More recently Premier farmed in to Block 2B, onshore Kenya, which will target the exploration potential of the Southern Anza Rift Basin. The forward plan is to drill the Pearl-1 well in late 2014 which will target both Tertiary and late Cretaceous reservoirs.

Rationalisation of the existing exploration portfolio is under way with around 20 licences, mainly in the North Sea, in the process of being farmed out or being relinquished.

Following successful sales of CRD and Grosbeak discoveries earlier this year, additional asset sales are under review.

Finance

Capital expenditure for the full-year 2013 is expected to be around US$1 billion, including exploration expenditure of around US$220 million.

Premier's total debt facilities (including letters of credit) at 30 September 2013 were over US$2.9 billion while net debt stood at around US$1.4 billion. Cash and undrawn facilities are approximately US$1 billion. In advance of the principal bank facility refinancing due by Q1 2015, Premier has secured new loan note facilities of approximately US$150 million, with new banks and asset managers, comprised of both fixed and floating rate notes with both five and seven years maturities. The Group is also in advanced negotiations with two UK clearing banks for a new GBP-based term loan of around £200 million with a term of at least four years, and is considering various sources of additional funding via the international bond markets.

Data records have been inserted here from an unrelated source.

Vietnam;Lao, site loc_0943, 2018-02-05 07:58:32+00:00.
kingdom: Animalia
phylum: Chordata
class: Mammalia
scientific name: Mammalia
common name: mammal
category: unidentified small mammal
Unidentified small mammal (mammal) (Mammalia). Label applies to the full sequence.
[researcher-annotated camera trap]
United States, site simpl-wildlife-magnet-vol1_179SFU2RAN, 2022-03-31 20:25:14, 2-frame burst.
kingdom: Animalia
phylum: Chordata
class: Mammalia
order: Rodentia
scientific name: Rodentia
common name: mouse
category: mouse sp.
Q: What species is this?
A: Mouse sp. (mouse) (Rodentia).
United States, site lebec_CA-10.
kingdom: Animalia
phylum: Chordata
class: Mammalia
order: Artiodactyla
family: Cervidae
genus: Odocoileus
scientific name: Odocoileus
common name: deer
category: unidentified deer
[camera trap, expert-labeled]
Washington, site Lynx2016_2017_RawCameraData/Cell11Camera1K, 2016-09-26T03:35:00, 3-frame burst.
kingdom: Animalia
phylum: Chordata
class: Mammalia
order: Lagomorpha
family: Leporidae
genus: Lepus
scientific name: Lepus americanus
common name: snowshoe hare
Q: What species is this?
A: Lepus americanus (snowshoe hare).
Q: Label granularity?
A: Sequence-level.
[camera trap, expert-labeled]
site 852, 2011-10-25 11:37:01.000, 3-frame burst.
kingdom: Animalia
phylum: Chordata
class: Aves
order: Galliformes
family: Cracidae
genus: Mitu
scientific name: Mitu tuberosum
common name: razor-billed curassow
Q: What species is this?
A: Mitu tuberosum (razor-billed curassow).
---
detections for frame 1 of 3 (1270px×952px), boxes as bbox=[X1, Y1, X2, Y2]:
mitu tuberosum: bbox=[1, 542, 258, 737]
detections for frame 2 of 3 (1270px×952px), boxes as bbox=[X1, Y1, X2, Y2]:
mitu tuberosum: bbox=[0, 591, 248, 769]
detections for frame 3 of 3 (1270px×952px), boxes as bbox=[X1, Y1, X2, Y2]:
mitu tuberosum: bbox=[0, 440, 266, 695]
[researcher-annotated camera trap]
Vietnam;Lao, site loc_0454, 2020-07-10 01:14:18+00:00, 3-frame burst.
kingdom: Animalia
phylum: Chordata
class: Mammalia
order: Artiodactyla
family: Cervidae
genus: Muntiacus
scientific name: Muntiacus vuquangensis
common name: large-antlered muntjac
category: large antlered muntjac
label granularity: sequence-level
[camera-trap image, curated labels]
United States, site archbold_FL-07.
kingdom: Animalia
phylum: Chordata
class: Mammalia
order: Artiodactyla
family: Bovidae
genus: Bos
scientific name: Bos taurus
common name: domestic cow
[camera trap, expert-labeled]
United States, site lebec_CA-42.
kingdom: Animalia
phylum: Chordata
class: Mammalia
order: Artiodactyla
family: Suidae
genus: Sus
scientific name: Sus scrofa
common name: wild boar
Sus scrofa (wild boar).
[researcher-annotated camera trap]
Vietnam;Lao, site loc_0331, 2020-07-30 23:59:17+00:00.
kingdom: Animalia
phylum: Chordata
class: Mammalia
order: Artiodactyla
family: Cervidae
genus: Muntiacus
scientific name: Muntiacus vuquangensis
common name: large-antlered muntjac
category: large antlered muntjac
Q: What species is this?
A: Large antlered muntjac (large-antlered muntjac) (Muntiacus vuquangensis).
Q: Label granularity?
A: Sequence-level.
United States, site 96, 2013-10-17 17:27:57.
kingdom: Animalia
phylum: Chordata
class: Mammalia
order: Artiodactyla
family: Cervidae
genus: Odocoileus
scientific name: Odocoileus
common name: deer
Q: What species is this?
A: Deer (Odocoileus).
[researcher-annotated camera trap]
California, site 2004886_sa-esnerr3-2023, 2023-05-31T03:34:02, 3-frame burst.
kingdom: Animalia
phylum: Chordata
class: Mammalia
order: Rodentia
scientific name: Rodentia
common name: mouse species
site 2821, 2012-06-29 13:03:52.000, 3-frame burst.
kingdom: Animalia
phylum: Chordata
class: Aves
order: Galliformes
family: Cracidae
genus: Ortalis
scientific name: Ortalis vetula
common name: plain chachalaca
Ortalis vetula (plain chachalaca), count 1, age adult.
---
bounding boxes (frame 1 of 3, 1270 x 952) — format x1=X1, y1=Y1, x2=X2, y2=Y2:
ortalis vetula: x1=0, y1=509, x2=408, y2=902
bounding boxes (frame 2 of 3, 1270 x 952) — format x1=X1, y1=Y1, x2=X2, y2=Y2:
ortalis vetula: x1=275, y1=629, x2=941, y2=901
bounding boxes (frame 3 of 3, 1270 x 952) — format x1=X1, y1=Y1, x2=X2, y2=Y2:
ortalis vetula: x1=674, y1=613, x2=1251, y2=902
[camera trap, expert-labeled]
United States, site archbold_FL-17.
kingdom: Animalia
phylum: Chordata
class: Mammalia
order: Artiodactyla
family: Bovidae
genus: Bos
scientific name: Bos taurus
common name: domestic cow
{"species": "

Outstanding forward sales for 2013 of Dated Brent oil amounted to 0.9 mmbbls at an average price of US$106/bbl and of High Sulphur Fuel Oil (which underpins Singapore gas prices) an amount of 36,000 MT at an average price of US$648/MT. Forward sales for 2014 of Dated Brent amount to 3.03 mmbbls at an average price of US$102/bbl and of HSFO Sing 180 an amount of 147,000 MT at an average price of US$610/MT.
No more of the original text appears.